Data items:
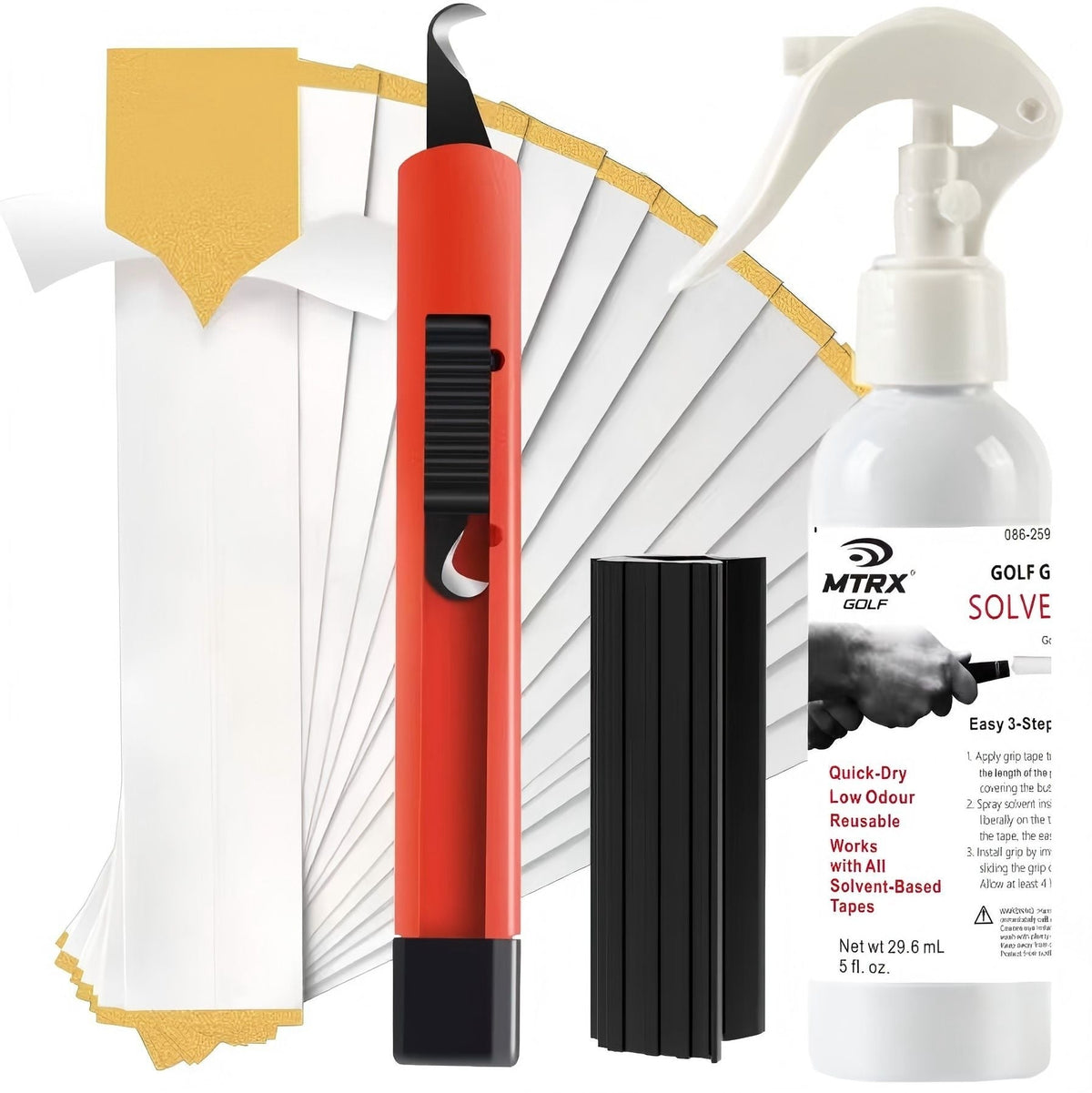 Golf Grips Replacement Kit J6P5 - product image 1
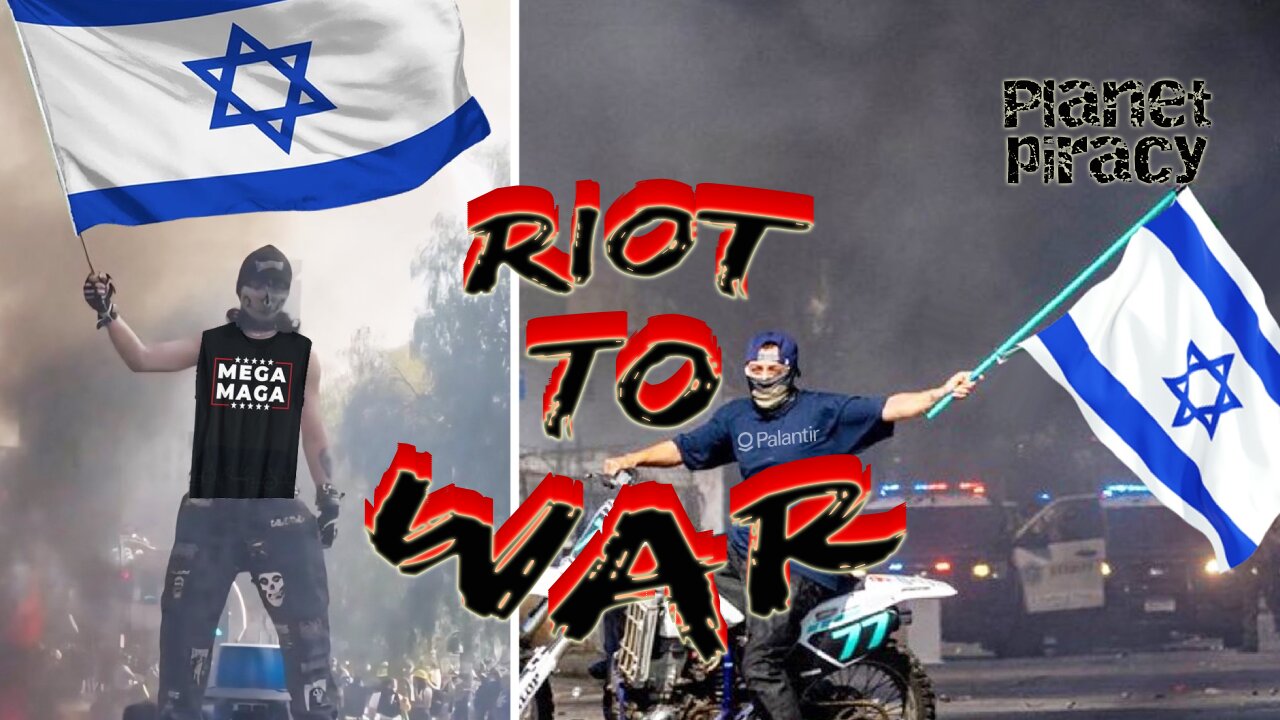 Planet Piracy 171: RIOT to WAR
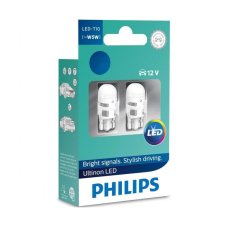 PHILIPS LED 12V W5W W2,1X9,5D - Ultinon - 6000K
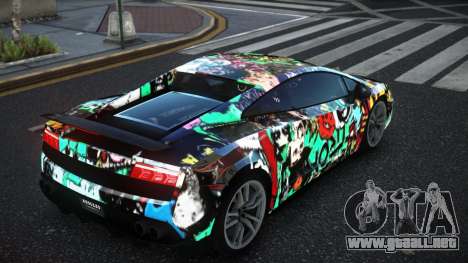 Lamborghini Gallardo RZ-L S13 para GTA 4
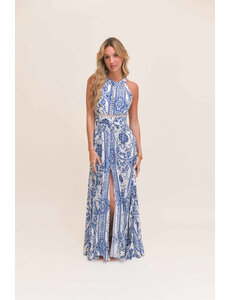 Jaase Maxi Jurk Denim Dreams Endless Summer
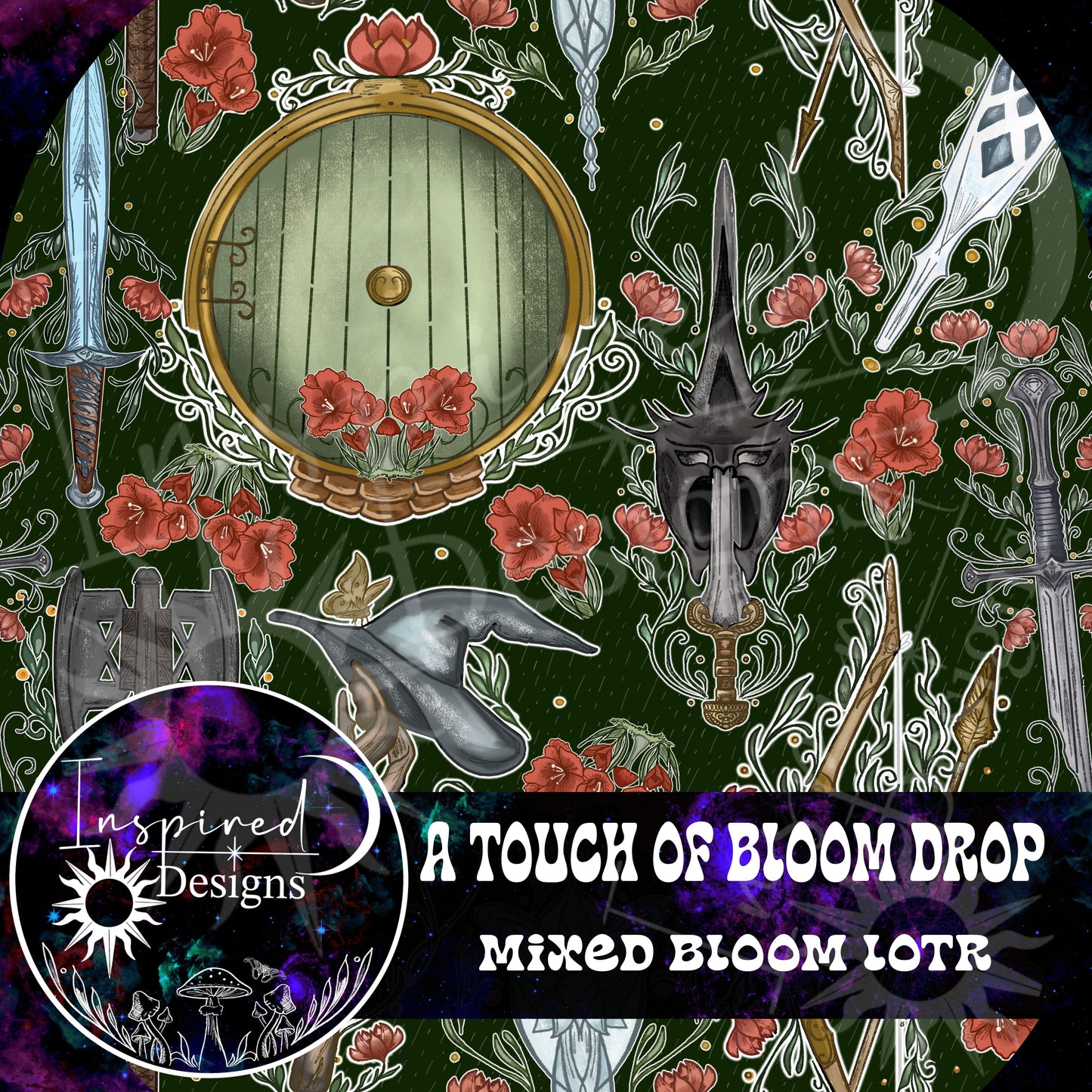 A Touch of Bloom - LOTR
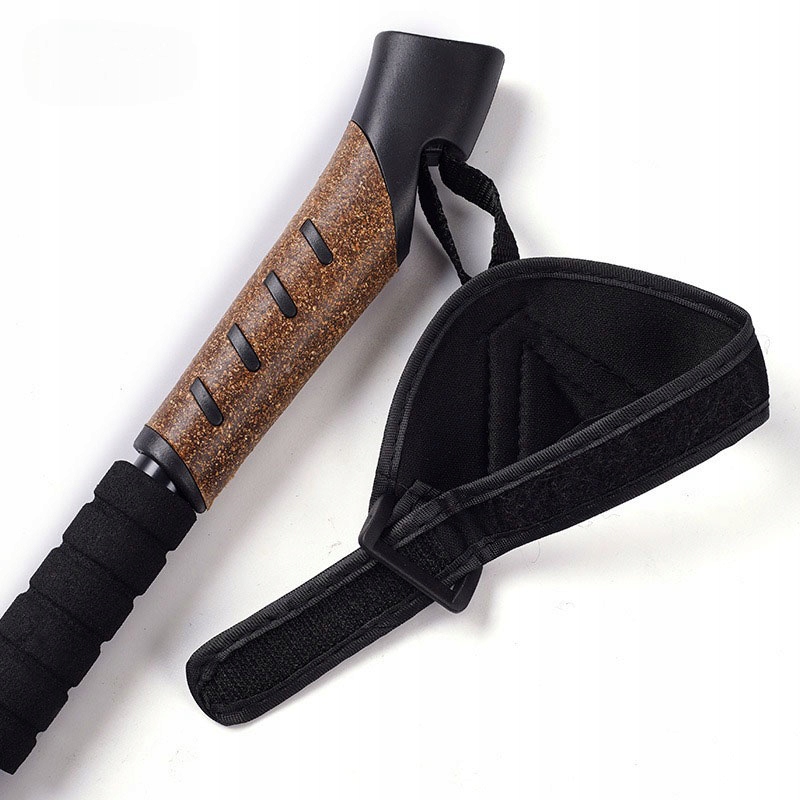 Kijki do Chodzenia KIJE TREKKINGOWE Regulowane do NORDIC WALKING SKŁADANE Stan opakowania oryginalne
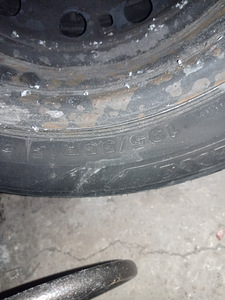 195/55 r15 plekkveljed suverehvidega (3 foto / 3)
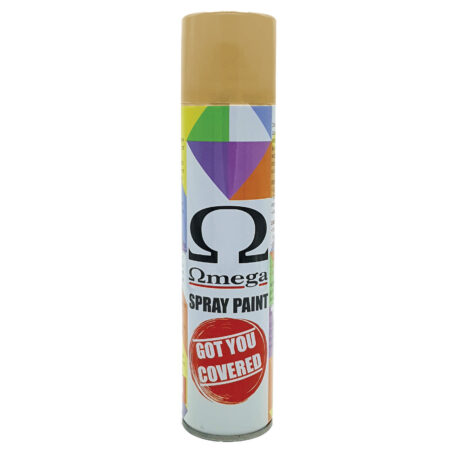 Omega Spray Paint (Gold)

● **TASK DIRECTIONS**
Once the line with "Lamborghini Gallardo RZ-L S13 para GTA 4" is found above, transcribe each line from it through the line with "Kijki do Chodzenia", exactly, and omit the pictures.

● **OUTPUT FOR THIS EXERCISE**
 Lamborghini Gallardo RZ-L S13 para GTA 4
 Jaase Maxi Jurk Denim Dreams Endless Summer
 A Touch of Bloom - LOTR
 Kijki do Chodzenia KIJE TREKKINGOWE Regulowane do NORDIC WALKING SKŁADANE Stan opakowania oryginalne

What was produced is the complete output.